The fact is NRDC’s radical environmentalist agenda includes a fundamental hostility to America’s corn economy. During a recent EPA hearing, Sass herself, out of the blue, shockingly questioned “whether or not we need such overproduction of corn in this country … that’s for EPA to consider.” How revealing.
The purpose of writing my March 23 letter (“Obama’s energy and ag policies not selling in rural America”) was not aimed solely at the Obama administration, but also at Congress. When organizations like the NRDC succeed in their extremist agenda, they hurt our economy.
Just a few of the NRDC’s economy-killers include another slowdown of drilling for oil and gas on public lands, attempting to impose a cost on American business by regulating greenhouse gases under the Clean Air Act, passing a cap-and-trade bill, putting a fly and a smelt ahead of food producers in California, and forcing a 50 percent downsizing of the horse industry. Our voices must be raised in opposition and sorted out by the political process.
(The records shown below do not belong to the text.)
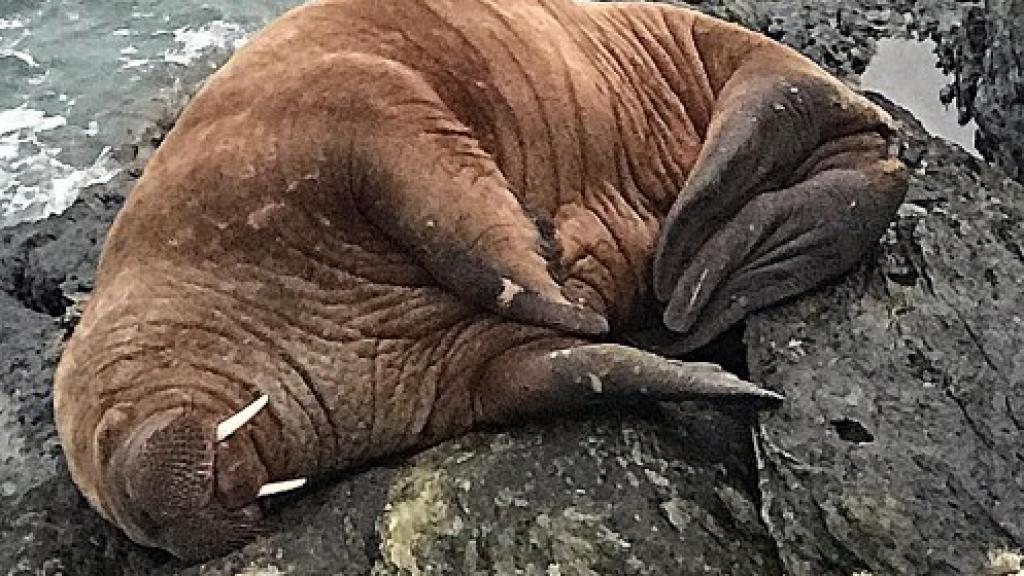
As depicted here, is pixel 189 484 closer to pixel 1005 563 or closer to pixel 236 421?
pixel 236 421

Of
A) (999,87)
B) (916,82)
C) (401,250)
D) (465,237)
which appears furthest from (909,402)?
(916,82)

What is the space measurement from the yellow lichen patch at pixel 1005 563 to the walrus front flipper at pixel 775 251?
112cm

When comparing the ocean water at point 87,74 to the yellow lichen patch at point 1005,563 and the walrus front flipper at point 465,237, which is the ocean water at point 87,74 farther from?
the yellow lichen patch at point 1005,563

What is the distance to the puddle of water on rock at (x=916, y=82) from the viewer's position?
544 cm

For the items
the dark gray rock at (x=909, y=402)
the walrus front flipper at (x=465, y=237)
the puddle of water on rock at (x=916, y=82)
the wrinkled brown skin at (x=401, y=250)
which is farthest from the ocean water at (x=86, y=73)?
the dark gray rock at (x=909, y=402)

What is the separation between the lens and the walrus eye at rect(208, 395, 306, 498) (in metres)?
3.69

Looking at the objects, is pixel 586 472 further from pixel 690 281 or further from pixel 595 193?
pixel 595 193

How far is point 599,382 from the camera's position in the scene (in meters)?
3.76

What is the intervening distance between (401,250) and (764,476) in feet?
3.76

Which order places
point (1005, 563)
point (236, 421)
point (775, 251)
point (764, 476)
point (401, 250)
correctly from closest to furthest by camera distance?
point (1005, 563)
point (764, 476)
point (236, 421)
point (401, 250)
point (775, 251)

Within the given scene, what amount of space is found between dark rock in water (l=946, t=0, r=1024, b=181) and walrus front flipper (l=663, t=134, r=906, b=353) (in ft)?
3.49

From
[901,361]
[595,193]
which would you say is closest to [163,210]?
[595,193]

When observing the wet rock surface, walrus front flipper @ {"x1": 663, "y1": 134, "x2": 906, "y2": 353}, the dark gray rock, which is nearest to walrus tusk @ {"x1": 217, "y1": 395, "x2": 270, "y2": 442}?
the wet rock surface

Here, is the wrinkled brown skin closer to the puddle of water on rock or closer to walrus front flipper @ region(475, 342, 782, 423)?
walrus front flipper @ region(475, 342, 782, 423)
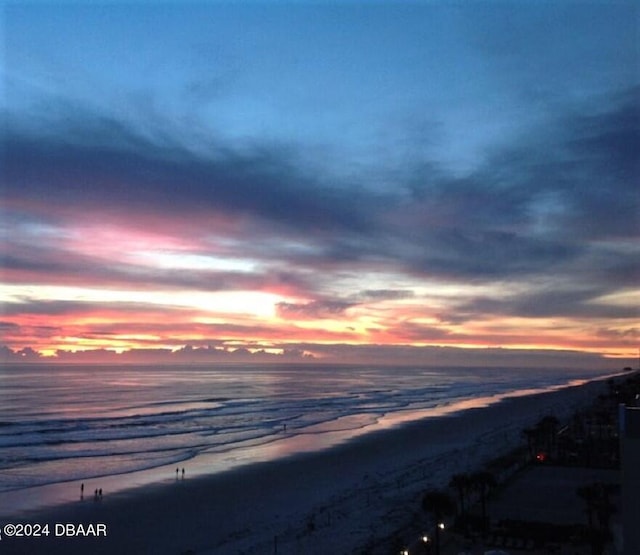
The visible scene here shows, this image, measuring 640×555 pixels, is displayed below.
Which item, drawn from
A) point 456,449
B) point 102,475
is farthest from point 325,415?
point 102,475

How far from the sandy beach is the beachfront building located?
11452 mm

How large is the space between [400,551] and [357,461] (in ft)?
67.6

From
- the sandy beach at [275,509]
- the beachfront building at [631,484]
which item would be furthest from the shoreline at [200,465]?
the beachfront building at [631,484]

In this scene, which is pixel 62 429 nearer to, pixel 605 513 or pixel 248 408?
pixel 248 408

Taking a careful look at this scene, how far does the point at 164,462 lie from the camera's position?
1549 inches

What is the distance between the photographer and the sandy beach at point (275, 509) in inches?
915

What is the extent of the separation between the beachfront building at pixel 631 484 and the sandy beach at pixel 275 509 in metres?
11.5

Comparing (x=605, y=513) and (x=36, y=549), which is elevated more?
(x=605, y=513)

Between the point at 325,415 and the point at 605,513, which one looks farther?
the point at 325,415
The truth is the world’s population cannot be fed without the use of technology. The population is going to increase 50 percent by 2050. NRDC has every right to its anti-technology opinion. It can continue to cause wasteful taxpayer spending by studying and restudying every issue with the sole purpose of expensive delay and raising more money for their bloated treasuries.
But it’s exactly these types of outrageous attacks that I’ve confronted head-on as a family farmer, in my 26 years as a member of congress, to today in my current role as senior policy adviser with Olsson Frank Weeda.
All 300 million Americans need to know if the activists succeed, there will be a tremendous price paid by our grandchildren.